Yogyakarta, CNN Indonesia -- Pertama kali mendengar nama tempat ini, hal yang pertama kali dipikirkan adalah suatu tempat yang basah layaknya kali pada umumnya. Namun, bayangan saya ini kemudian hilang ketika saya sampai di lokasi wisata Kali Biru ini, sangat jauh dari bayangan saya.

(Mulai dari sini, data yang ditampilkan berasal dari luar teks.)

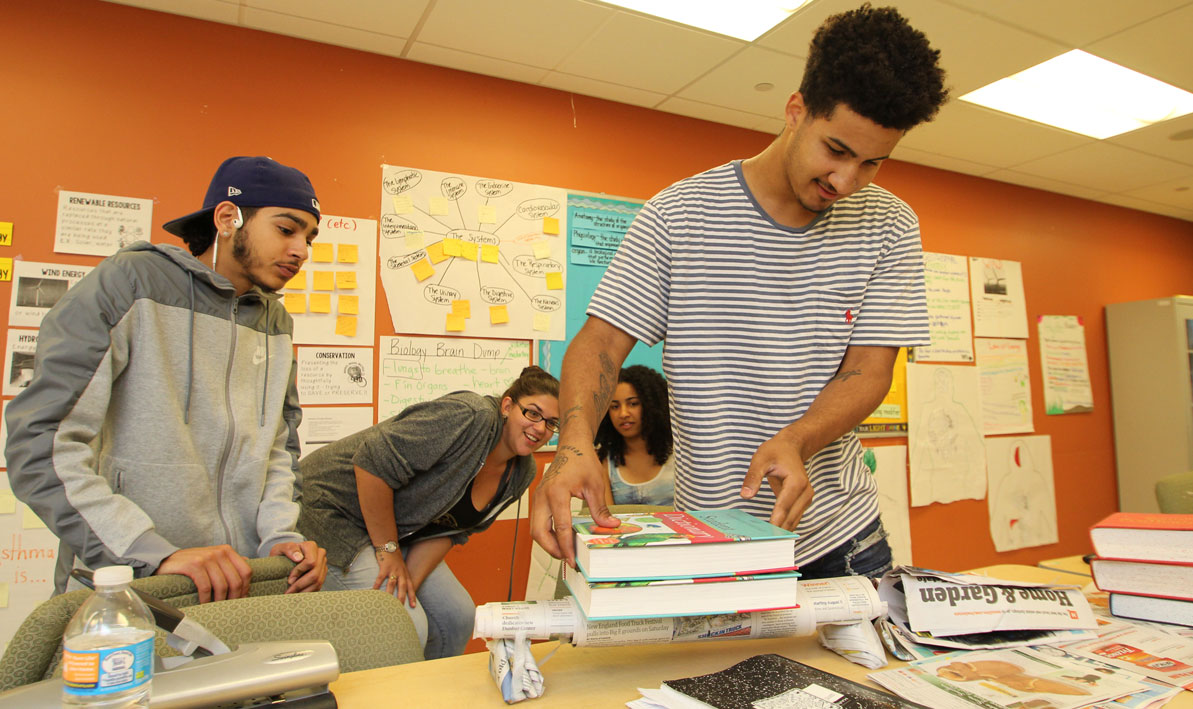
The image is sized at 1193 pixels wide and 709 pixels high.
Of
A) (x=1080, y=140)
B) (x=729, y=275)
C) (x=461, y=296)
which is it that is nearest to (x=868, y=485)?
(x=729, y=275)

Tepat pukul 14.00 WIB, saya dan rekan saya memulai perjalanan menuju lokasi Kali Biru yang sedang terkenal saat ini. Dengan mobil rekan saya, kami berangkat dengan rasa penasaran, bermodalkan aplikasi Google Paps di gadget saya pertama kami menuju kota Wates, Ibukota Kabupaten Kulon Progo. Akses jalan menuju kota Wates terbilang cukup mudah, petunjuk arah sangat jelas dan kondisi jalan juga baik. Setelah menempuh perjalanan 45 menit kami sampai di kota Wates.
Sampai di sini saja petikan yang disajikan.